**Data extract**:
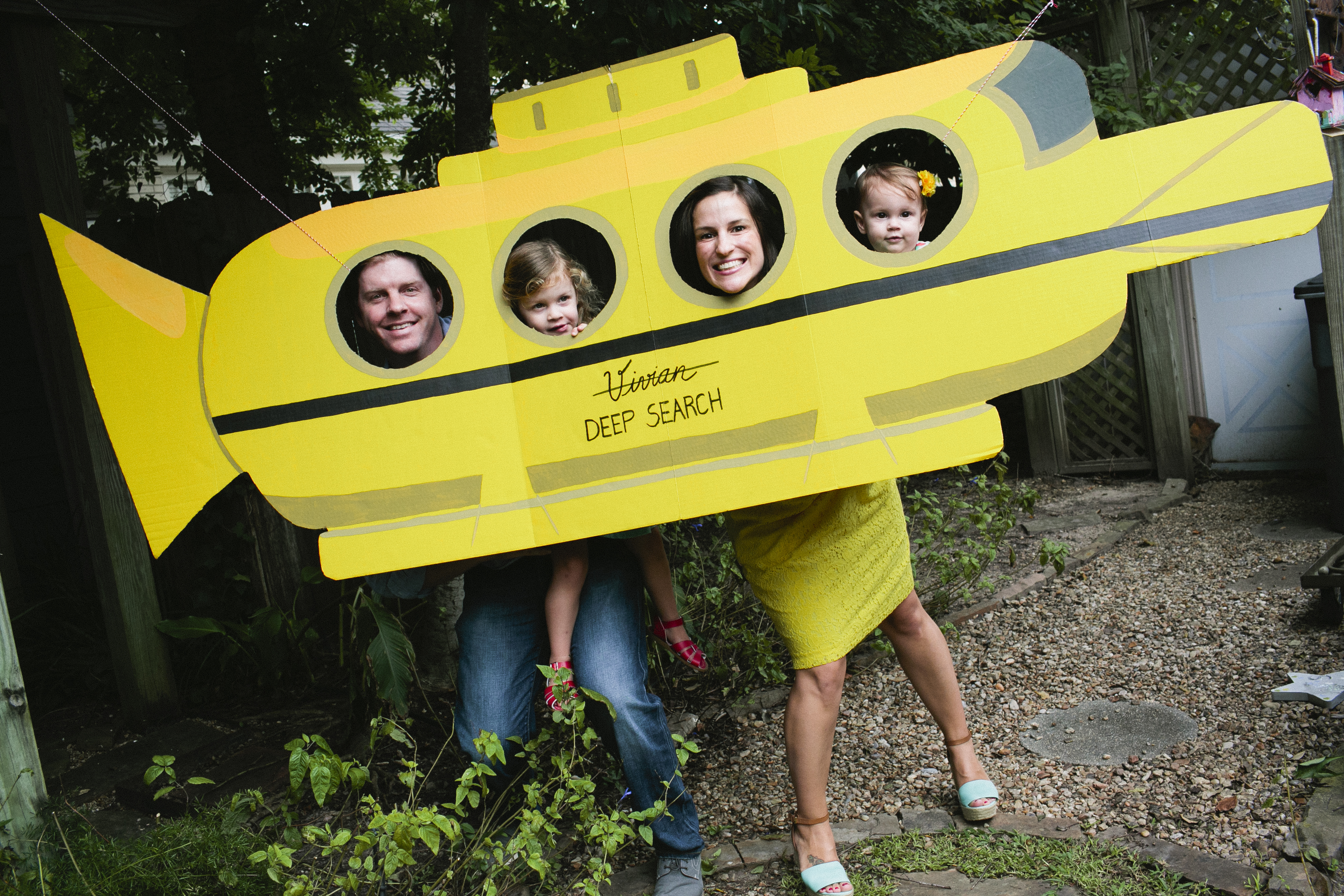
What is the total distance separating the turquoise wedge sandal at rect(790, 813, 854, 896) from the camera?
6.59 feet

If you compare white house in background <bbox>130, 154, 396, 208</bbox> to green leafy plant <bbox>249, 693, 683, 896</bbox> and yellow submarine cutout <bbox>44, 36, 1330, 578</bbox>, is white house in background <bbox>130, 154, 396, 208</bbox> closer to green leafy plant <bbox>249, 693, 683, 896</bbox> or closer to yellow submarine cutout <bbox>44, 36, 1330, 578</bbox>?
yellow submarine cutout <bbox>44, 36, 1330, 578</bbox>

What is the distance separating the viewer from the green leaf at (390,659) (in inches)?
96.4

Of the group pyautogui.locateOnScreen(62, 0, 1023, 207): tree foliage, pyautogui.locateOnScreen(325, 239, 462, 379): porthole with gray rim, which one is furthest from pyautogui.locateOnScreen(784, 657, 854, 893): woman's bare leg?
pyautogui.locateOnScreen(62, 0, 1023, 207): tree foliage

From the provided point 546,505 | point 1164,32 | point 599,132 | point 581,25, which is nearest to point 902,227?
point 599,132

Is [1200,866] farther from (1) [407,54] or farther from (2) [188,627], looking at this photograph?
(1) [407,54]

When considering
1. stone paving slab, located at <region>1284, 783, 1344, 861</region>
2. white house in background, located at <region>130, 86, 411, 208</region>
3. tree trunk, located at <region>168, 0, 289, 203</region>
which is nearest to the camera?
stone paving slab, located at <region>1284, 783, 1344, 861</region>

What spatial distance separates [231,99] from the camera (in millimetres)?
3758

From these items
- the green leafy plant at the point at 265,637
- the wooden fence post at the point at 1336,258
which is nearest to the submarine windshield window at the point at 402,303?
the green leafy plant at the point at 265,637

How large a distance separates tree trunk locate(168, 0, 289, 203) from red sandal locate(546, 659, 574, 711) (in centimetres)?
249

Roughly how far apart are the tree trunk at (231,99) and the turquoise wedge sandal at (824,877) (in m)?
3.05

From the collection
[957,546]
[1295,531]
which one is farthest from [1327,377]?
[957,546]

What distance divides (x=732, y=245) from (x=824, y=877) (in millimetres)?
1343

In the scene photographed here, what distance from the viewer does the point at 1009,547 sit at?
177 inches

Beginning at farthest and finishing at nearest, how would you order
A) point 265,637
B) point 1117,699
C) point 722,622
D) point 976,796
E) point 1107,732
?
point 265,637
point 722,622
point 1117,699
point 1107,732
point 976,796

**Your objective**:
Quote exactly and only the lines from the one holding "How large a" through the end of the data.

**Result**:
How large a distance separates tree trunk locate(168, 0, 289, 203) from red sandal locate(546, 659, 574, 711) (in centimetres)?
249

Roughly how far apart are the tree trunk at (231,99) and the turquoise wedge sandal at (824,877) (in m)?
3.05

From the collection
[957,546]
[1295,531]
which one is farthest from [1327,377]?
[957,546]

What distance divides (x=732, y=245) from (x=824, y=877) (in millimetres)?
1343

In the scene photographed here, what distance from the viewer does the point at 1009,547 sit at?
177 inches

Beginning at farthest and finishing at nearest, how would you order
A) point 265,637
B) point 1117,699
C) point 722,622
D) point 976,796
E) point 1107,732
?
point 265,637
point 722,622
point 1117,699
point 1107,732
point 976,796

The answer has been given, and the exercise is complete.